Damian Penny runs a Canadian website called Daimnation. It's very much right-liberal in its politics.
As we know, left-liberals are keen to declare "I am ashamed of my nation because we aren't yet free and equal". Right-liberals like Penny are different. They declare "I am proud of my country because it embodies liberal freedom."
At one level, the right-wing form of liberalism is more appealing to conservatives. It at least allows for a bit of national pride. Unfortunately, though, it has a negative side. It leads a lot of right-liberals to define whatever happens in their society as a positive example of human freedom. Even hopelessly corrupt things are treated as important aspects of liberty.
For instance, Penny recently discussed the case of Kassim Mohamed. He is a former Muslim resident of Canada who returned to make some videos and was arrested on suspicion of being a terrorist. His defence was that he was taping some of the decadent aspects of Canadian culture to prove to his family the benefits of returning to a Muslim country.
For Penny this was proof positive that the "Islamofascists" hate the West because of our "freedoms". Penny wrote "I defy anyone to read this article from today's National Post and still deny that Islamofascists do have a problem with the free, open societies of the West."

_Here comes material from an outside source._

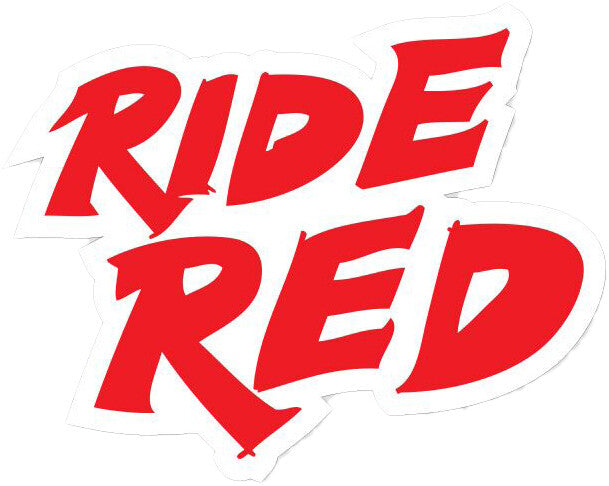 RIDE RED DECAL 24" - Motoboats us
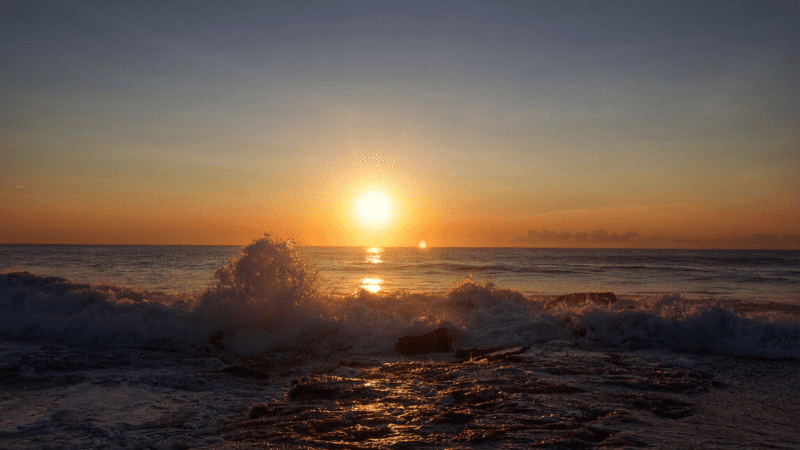 Sunset over the ocean in Manasquan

The problem is that many of the things Mr Mohamed objected to are indeed examples of Western decadence: he didn't like a billboard of a naked woman being hung over a Toronto mosque, prostitution, drug addiction and Canadian men abusing young girls in the Caribbean.
For Damian Penny the fact that Mr Mohamed objects to these things is enough to prove that he is an "Islamofascist" who hates the "freedom" of the West. So we are supposed to embrace things like drug addiction and prostitution and sex tours as proof positive of our Western liberty.
Better just to admit that the modern West does have corruptions and decadence. It doesn't mean we have to become self-hating left-liberals. There is the option of doing what our ancestors were forced to do often enough: to undertake long-term reforms to improve the situation.